OBJECTIVES -
a – In the mailing list post about upgrading to 14.04, what candidate version of wine does the apt-cache output list?
b – Please carry the mailing list post about upgrading to 14.04 forward from its last line.
───── TEXT BLOCK
Upgrading to 14.04 gives problems II

Colin Law clanlaw at gmail.com
Mon Sep 15 16:08:07 UTC 2014


On 15 September 2014 15:33, J.L. Blom <joep at neuroweave.nl> wrote:
> On 15/09/14 14:45, Colin Law wrote:
>>
>> That is nothing to do with the Wine problem. OK, lets start again with the
>> ppa in place. First lets have apt-cache policy wine to check that it wants
>> to pick it up from the ppa. Then apt-cache policy wine1.6 and apt-cache
>> policy wine1.7 If wine1.7 has a candidate to install from the ppa then try
>> to install it, assuming it then complains about something not installed work
>> down the chain till you find the culprit, as we did before. If wine1.7 is
>> not available then do it with 1.6. Post all the results here. Colin
>
>
> Colin, Yes I know but it shows that the system is still not quite OK.
> I followed your suggestions and it gave a normal result:
> ___________________________________________
> wine:
>   Installed: (none)
>   Candidate: 1:1.7.26-0ubuntu1~ppa1
>   Version table:
>      1:1.7.26-0ubuntu1~ppa1 0
>         500 http://ppa.launchpad.net/ubuntu-wine/ppa/ubuntu/ trusty/main
> amd64 Packages
>      1:1.6.2-0ubuntu4 0
>         500 http://nl.archive.ubuntu.com/ubuntu/ trusty/universe amd64
> Packages
> wine1.6:
>   Installed: (none)
──────────
───── DATA
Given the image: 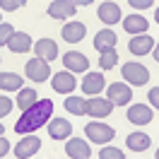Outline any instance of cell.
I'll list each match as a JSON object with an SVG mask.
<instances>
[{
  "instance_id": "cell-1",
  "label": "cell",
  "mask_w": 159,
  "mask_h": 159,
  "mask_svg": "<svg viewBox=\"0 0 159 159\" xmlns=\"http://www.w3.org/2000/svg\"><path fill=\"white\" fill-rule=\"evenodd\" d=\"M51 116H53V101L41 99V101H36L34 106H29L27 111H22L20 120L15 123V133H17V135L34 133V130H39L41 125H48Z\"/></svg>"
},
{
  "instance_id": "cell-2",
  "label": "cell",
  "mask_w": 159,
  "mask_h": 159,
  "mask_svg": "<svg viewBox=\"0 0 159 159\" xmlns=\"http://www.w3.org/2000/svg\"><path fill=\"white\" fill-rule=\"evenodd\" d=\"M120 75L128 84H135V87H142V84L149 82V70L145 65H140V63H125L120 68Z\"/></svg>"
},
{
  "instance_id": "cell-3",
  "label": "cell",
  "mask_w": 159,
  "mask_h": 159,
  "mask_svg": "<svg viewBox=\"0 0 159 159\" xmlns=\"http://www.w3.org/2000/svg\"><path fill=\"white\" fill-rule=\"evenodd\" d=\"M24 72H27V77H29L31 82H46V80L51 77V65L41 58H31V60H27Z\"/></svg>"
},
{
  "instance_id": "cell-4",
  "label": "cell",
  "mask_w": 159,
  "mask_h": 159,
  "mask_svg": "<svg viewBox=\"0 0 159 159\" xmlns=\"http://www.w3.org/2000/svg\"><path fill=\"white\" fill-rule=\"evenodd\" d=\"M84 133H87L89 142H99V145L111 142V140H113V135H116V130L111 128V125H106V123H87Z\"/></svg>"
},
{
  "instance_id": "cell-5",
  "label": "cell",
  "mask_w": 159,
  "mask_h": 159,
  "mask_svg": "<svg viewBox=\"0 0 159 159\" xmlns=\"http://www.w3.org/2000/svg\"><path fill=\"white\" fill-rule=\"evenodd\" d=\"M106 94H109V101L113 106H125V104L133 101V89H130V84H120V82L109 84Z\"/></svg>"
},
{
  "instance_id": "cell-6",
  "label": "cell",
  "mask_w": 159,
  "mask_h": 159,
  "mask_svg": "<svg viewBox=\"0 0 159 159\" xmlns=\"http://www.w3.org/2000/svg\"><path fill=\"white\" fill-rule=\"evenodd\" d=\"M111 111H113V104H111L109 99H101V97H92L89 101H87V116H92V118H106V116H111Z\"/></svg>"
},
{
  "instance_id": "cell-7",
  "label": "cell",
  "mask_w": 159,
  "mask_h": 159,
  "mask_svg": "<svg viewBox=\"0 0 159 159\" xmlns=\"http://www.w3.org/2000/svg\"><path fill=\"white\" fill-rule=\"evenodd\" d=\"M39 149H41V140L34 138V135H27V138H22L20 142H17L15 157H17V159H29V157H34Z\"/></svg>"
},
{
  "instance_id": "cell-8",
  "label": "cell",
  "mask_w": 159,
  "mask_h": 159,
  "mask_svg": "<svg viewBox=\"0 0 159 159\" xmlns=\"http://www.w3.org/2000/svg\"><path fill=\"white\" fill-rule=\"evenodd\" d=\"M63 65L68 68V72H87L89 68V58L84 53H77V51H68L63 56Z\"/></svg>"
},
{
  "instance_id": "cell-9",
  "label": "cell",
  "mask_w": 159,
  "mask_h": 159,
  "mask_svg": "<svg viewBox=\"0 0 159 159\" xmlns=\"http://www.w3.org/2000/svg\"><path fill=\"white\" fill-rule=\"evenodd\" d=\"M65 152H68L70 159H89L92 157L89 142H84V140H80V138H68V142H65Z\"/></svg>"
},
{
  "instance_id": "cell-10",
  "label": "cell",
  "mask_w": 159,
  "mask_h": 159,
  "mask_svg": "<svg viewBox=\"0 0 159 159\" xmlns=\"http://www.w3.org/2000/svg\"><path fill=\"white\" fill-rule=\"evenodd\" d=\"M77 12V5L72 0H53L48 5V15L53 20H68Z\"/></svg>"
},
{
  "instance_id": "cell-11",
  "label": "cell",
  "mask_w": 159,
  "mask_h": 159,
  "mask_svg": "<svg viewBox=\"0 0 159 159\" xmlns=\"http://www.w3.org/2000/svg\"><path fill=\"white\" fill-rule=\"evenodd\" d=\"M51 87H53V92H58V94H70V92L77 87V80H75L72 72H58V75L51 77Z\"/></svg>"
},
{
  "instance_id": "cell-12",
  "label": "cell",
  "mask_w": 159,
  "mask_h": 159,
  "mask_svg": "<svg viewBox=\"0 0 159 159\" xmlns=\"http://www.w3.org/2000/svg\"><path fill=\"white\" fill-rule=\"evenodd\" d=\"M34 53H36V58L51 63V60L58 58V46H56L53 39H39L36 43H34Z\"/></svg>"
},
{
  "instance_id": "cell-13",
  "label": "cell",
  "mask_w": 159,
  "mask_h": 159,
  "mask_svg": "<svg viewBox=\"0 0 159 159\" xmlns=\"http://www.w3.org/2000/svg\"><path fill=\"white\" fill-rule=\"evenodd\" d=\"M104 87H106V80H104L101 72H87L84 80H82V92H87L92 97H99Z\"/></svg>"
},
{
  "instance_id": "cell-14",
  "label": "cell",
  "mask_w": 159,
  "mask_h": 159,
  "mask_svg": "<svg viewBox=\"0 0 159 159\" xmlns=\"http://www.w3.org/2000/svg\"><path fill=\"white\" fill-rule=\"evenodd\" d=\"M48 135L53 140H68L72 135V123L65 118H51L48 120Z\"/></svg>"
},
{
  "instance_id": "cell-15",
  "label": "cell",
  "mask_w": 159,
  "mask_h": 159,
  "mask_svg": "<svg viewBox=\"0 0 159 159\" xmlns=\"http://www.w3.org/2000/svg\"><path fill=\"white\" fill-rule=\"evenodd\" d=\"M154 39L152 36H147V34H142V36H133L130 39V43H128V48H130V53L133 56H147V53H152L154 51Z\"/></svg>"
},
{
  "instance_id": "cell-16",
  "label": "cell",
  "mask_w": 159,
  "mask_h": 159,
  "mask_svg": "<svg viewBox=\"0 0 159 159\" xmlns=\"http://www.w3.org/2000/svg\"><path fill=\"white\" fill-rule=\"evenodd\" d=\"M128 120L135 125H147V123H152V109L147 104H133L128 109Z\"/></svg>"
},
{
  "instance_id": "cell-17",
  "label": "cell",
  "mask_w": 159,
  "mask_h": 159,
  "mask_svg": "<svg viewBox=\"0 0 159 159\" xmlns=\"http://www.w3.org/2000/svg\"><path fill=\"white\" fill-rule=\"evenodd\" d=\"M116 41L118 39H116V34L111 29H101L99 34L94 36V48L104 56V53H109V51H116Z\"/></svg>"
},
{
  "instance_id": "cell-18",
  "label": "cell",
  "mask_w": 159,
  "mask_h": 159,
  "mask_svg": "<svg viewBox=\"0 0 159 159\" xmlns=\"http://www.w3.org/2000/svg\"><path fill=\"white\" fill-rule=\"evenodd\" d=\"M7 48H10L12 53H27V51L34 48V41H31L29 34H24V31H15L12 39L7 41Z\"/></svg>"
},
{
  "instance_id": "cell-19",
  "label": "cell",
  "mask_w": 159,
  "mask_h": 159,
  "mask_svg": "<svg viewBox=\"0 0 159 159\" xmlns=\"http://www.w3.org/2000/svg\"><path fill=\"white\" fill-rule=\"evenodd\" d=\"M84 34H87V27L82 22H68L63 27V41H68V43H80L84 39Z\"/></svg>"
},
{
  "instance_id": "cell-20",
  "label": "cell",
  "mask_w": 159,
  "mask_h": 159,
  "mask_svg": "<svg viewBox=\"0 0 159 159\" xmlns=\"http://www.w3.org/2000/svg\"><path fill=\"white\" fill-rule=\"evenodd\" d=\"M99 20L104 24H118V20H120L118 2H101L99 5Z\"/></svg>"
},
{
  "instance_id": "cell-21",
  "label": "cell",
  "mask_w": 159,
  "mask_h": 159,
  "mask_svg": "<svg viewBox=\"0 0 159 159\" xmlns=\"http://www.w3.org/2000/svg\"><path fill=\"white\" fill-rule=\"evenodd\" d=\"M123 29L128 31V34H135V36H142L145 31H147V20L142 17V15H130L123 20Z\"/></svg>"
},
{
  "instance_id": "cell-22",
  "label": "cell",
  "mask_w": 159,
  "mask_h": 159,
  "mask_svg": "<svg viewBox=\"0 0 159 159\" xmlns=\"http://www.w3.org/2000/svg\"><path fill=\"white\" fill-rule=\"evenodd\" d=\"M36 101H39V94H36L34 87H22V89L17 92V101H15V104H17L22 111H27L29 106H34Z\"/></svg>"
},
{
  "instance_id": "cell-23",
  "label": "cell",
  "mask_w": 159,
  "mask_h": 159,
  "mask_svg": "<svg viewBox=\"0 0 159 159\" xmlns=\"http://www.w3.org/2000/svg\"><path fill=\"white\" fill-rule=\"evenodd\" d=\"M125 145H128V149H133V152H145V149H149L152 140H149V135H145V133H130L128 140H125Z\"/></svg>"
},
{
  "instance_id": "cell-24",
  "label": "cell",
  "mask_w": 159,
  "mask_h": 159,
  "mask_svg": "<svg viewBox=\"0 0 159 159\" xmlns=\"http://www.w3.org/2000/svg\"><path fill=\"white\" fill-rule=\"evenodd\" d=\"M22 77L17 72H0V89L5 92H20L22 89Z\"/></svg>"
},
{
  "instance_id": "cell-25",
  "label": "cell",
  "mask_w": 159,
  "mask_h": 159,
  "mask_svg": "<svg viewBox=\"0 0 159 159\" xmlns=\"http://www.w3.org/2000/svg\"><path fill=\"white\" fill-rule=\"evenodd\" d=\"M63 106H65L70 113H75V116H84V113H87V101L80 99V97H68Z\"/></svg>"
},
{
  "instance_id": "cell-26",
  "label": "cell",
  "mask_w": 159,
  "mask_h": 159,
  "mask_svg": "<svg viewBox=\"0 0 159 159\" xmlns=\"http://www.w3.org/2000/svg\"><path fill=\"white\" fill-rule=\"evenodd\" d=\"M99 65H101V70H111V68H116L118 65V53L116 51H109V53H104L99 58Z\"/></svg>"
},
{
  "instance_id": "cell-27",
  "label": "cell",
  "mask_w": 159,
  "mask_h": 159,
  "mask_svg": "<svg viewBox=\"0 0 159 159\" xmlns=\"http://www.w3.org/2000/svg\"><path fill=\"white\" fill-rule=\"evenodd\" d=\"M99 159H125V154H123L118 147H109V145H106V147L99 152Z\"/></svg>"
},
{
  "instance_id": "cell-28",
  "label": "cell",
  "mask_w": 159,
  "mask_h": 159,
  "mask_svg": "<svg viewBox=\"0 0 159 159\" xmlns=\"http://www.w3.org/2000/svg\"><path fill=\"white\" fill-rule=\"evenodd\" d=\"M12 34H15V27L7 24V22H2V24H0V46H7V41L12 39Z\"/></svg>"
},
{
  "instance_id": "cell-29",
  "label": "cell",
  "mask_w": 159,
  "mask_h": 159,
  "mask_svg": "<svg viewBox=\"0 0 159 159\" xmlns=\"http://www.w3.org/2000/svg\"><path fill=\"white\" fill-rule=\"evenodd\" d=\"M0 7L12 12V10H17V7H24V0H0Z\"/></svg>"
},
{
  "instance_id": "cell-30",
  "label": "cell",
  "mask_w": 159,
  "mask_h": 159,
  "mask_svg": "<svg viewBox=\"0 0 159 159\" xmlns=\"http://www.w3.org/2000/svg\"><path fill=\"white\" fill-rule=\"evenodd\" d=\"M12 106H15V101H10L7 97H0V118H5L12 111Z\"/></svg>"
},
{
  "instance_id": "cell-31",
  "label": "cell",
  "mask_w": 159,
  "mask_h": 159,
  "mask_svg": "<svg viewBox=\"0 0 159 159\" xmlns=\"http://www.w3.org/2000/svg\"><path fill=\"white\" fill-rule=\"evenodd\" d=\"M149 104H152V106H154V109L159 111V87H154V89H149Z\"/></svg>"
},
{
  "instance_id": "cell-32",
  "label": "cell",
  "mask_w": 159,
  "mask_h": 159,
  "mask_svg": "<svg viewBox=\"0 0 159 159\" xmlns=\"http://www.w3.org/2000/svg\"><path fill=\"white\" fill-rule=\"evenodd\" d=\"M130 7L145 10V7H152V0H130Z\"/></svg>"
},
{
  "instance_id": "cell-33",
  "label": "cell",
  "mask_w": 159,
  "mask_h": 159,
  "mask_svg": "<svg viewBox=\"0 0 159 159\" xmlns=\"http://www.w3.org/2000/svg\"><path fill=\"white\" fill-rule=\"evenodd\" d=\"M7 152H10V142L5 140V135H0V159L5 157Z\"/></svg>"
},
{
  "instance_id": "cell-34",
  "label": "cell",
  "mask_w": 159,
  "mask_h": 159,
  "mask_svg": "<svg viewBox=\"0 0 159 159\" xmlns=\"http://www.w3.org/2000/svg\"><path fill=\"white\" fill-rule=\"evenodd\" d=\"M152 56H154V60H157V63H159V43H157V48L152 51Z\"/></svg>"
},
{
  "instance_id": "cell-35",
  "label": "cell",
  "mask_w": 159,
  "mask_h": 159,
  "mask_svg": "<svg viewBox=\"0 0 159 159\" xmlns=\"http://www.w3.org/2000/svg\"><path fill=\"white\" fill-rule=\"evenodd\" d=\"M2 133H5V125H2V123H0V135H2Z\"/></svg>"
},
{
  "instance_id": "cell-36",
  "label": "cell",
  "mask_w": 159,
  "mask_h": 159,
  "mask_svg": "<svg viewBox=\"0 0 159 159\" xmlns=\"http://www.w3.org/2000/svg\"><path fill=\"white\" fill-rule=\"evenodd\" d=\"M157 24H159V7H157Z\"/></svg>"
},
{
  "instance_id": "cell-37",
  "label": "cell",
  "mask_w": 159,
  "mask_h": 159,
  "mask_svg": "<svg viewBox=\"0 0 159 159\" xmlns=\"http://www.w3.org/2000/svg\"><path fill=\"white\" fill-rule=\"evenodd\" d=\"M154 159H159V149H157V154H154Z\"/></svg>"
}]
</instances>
──────────
EXPECTED RESULTS -
a – 1:1.7.26-0ubuntu1~ppa1

b –
>   Candidate: 1:1.6.2-0ubuntu4
>   Version table:
>      1:1.6.2-0ubuntu4 0
>         500 http://nl.archive.ubuntu.com/ubuntu/ trusty/universe amd64
> Packages
> wine1.7:
>   Installed: (none)
>   Candidate: 1:1.7.26-0ubuntu1~ppa1
>   Version table:
>      1:1.7.26-0ubuntu1~ppa1 0
>         500 http://ppa.launchpad.net/ubuntu-wine/ppa/ubuntu/ trusty/main
> amd64 Packages
> ____________________________________________________
> This looks completely normal. However when I do an apt-get install -s wine I
> get the same result as before.
> I begin to get have the impression that apt-get somehow thinks there are
> broken packages but synaptic says 45649 packages listed, 3749 installed, 0
> BROKEN, 0 to install/upgrade, 0 to remove but when I want to install wine it
> comes with a long list of files to be removed and another list to be
> installed but when I want to install it it says:¨Could not apply changes!
> Fix broken packages first¨.
>
> I think there is something deep down in the system where something has been
> corrupted during the upgrade to 14.04 and the easiest solutin will be to
> install a completely new system but is for me a long process as I have to
> consider what can safely be removed and what not. I have some strategies in
> mind nut I must find out what is the best.

Most unlikely to be anything major, it is most likely just something
inappropriate got installed when you re-enabled the old repositories
and we have to get to the bottom of that.  When I said follow the
chain down I meant go on down below wine1.7, however NoOp is more
knowledgable than myself and will likely get to the solution quicker
than me, so I suggest following his advice.  Do not despair.  The only
reason this is taking a long time is due to the delays going backwards
and forwards.  We have only actually run half a dozen or so commands
since we started.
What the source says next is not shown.